# Garden Decorations......



## Judy A (Jan 13, 2007)

This is my favorite decoration....my DH didn't think it was so funny, but I did!! I've included a picture of my window box....


----------



## earfax (Mar 24, 2008)

Judy I love it!your window box is beautiful too,


----------



## Paige (Sep 12, 2006)

Judy, you window boxes are beautiful and I just love the stone.


----------



## LuvCicero (Mar 31, 2008)

I love the decoration. Made me realize I have thought it funny before when couples split and fight over a dog -- because our pets have always been "my dog". NOW...I have to be good because my DH would fight me over Cicero. Oh, forget the good part because I know I would get him when I tell the judge, "DH will not clean poopy butts." ound:

Your window box is BEAUTIFUL. Make sure Doc doesn't mistake that green thumb for a "greenie" or it will be harder to plant next year.


----------



## trueblue (Jan 22, 2008)

The window box is beautiful! The colors look so pretty on the white house.


----------



## mckennasedona (Feb 20, 2007)

Judy, your window box is gorgeous. I love the stone. That's precisely the kind of thing I would put in my garden.


----------



## Me&2Girls (May 11, 2007)

Oh Judy, I love that stone but your window box is to die for. Beautiful!


----------



## Posh's Mom (Dec 20, 2007)

Judy I love your flowers!
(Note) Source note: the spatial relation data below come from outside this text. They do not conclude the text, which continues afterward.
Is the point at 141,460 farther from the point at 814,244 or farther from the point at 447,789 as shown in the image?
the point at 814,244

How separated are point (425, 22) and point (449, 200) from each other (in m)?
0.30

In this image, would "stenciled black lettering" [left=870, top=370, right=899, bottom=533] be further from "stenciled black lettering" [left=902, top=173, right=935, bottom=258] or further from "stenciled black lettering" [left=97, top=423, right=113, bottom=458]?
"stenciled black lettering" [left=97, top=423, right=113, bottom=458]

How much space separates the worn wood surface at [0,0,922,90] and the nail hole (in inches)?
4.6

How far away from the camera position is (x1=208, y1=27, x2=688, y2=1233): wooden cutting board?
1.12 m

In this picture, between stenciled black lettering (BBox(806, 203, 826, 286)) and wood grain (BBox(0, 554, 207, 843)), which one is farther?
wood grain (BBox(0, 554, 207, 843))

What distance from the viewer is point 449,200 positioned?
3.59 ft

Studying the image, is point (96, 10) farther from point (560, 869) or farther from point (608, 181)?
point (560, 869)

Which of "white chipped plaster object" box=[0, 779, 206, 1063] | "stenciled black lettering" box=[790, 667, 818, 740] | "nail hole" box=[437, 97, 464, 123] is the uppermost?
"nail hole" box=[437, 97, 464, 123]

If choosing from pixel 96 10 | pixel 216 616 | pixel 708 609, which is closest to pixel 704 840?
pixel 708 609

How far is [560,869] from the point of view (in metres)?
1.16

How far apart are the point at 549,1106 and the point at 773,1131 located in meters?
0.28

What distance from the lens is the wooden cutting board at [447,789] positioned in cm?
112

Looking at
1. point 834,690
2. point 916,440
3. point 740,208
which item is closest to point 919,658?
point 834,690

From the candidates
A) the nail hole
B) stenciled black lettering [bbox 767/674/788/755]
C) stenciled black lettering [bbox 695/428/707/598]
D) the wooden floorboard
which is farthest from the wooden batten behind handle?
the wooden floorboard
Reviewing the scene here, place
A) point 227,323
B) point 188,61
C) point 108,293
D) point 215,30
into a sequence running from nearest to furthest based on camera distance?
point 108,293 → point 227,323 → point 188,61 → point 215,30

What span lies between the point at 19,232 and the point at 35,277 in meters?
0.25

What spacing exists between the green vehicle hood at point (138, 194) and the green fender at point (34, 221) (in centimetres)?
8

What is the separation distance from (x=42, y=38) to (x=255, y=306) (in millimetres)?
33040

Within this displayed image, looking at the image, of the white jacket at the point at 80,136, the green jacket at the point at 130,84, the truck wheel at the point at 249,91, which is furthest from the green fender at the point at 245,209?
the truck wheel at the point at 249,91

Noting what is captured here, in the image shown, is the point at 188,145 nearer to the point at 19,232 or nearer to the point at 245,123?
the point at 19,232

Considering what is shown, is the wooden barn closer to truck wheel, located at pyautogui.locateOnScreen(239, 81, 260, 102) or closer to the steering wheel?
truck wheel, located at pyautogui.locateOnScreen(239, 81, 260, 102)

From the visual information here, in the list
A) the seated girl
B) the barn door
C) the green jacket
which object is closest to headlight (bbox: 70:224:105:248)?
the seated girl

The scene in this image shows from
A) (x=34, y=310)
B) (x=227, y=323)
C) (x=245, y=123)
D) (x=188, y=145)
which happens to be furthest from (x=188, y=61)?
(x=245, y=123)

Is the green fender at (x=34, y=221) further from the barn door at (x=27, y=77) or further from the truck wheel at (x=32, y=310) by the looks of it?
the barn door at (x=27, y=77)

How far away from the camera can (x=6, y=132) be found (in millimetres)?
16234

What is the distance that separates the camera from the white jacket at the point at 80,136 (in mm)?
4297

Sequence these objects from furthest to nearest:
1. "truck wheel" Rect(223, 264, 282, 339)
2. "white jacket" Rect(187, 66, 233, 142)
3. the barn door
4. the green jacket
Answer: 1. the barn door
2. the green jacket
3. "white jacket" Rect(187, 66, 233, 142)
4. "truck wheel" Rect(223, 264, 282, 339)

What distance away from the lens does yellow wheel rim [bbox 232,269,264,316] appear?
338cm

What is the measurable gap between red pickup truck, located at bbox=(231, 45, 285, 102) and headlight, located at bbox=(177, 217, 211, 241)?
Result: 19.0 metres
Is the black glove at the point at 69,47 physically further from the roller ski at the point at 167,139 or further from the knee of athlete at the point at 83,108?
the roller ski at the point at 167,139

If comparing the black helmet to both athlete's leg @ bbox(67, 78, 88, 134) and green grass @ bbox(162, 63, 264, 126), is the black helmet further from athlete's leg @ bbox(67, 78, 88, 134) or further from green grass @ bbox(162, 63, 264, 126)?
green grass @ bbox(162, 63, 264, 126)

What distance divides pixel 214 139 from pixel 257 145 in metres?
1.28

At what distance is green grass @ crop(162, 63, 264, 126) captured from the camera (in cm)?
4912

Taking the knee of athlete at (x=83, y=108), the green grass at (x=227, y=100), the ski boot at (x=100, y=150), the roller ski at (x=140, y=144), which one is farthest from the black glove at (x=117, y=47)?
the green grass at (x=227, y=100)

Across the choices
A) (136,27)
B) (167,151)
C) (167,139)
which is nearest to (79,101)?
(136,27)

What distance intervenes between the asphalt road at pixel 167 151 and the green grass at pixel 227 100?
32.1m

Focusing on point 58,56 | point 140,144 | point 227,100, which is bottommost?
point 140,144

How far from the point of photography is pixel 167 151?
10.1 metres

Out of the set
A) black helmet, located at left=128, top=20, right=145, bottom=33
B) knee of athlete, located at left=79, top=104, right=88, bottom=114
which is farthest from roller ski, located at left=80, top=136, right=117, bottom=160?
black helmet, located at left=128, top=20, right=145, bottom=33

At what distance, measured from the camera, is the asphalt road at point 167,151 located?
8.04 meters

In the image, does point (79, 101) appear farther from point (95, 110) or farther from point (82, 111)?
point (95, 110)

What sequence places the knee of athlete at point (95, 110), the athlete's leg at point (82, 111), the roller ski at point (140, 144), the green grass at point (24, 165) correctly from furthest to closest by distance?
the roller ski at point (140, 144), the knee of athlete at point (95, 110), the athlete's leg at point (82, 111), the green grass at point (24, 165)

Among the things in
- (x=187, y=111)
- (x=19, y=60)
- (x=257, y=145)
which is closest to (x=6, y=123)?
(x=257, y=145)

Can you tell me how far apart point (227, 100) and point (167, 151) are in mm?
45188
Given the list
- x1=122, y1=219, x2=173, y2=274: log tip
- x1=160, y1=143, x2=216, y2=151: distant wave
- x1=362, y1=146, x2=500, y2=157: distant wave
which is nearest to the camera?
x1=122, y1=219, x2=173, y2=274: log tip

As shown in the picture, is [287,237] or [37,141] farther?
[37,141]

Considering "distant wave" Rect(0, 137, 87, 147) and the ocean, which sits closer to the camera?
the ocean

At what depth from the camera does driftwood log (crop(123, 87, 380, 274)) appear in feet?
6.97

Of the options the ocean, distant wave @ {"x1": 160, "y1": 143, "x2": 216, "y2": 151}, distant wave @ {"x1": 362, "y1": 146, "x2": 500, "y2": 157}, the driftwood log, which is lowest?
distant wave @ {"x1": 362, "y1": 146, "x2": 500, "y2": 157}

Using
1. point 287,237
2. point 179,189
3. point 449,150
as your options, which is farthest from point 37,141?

Beautiful. I dare not take any pictures of our yard...it's looking very au natural.


----------



## Judy A (Jan 13, 2007)

Thanks everyone....of course I didn't take any pictures of the weeds! 
Amy, I like the natural look and think we have seen pictures of your yard...if I remember right, I loved it!!

Does anyone else have fun or interesting yard decorations?

Dale, you are too funny, once again! I know what you mean, though. I think my DH would miss the dogs more than me, even though he says he doesn't want them!! BTW, my thumb isn't so green.....we just have had a lot of rain this year!


----------



## Laurief (Nov 7, 2006)

Your boxes are gorgeous!! I am an avid gardner, as some have seen, and I collect Rabbit statues for my gardens. I have a one of a kind rabbit in one garden, her hat is removable and is a bird bath. I will try to take some pics and post them here. I also love stepping stones!!

I just found some pics from last years garden, the second one, you can see my "sleepy bunny", and the third one has another rabbit peeking out.


----------



## EstrellaVila (Nov 30, 2007)

Your garden is amazing! 

I really like the stone you got, that is awesome.


----------



## Me&2Girls (May 11, 2007)

Oh my goodness Laurie - that is so beautiful. I can't wait to figure out what kinds of greens I can add that flower in this hot, dry heat.


----------



## Julie (Feb 8, 2007)

Love your stepping stone and flowers Judy! The window box is beautiful! It really pops against your house......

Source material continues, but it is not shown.